Des programmes de mesure à long terme (plus de 100 ans dans certains cas) sont en cours sur les glaciers étudiés, répartis dans toutes les régions de montagne glacierisées des Alpes suisses. Ces relevés ont été intensifiés il y a environ 10 à 20 ans avec l'ajout de nouveaux sites de surveillance, ainsi que des mesures plus détaillées de l'équivalent en eau de la neige hivernale sur les glaciers (voir GLAMOS, 2024) pour déduire le bilan massique saisonnier. Comprendre la dynamique du bilan massique saisonnier est essentiel pour distinguer les effets de l'accumulation de neige (déterminée par les variations des précipitations) et de la fonte de la neige/glace (déterminée par les variations de la température de l'air et du rayonnement solaire).
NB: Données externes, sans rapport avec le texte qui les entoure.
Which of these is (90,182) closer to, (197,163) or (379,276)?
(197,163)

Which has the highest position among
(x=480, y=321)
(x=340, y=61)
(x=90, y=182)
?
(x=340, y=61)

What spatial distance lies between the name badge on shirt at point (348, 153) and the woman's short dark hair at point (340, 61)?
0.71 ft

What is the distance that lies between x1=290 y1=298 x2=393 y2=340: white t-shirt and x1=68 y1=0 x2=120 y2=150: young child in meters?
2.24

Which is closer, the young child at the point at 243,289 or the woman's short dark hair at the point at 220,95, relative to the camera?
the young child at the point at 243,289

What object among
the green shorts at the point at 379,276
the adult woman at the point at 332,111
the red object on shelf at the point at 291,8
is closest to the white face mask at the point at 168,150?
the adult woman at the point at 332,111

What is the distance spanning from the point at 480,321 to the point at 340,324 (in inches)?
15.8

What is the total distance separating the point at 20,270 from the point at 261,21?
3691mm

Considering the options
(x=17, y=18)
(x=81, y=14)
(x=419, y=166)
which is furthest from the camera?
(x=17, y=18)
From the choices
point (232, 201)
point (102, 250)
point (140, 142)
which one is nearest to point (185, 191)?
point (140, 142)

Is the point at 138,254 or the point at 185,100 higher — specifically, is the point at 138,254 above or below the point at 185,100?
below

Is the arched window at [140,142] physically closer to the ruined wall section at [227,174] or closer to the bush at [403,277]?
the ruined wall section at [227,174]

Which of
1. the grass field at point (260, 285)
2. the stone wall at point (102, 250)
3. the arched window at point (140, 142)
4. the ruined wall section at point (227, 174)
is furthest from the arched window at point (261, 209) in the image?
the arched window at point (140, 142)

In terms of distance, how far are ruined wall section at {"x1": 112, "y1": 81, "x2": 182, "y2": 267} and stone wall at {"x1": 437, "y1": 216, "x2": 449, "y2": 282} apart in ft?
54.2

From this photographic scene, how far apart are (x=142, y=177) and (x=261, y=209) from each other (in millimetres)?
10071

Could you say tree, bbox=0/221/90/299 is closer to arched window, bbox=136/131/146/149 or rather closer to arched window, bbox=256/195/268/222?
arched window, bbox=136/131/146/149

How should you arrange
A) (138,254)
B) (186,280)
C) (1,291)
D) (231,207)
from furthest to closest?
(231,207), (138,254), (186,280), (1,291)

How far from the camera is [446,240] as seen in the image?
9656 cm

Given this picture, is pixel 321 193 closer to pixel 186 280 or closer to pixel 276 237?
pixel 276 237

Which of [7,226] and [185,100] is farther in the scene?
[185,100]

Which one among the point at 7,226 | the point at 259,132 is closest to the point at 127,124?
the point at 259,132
Aperçu des mesures du bilan massique effectuées sur les glaciers suisses en septembre 2024. Pour tous les glaciers visités, la date de l'enquête ainsi que le bilan massique annuel à l'échelle du glacier (en bleu) en mètres équivalent en eau (m w.e.), homogénéisé à l'année hydrologique (du 1er octobre au 30 septembre), sont indiqués. Le nombre de mesures ponctuelles du bilan massique (m) et le nombre de mesures de densité du névé (ρ), si applicable, sont également mentionnés. Les limites en violet clair montrent les bassins versants hydrologiques.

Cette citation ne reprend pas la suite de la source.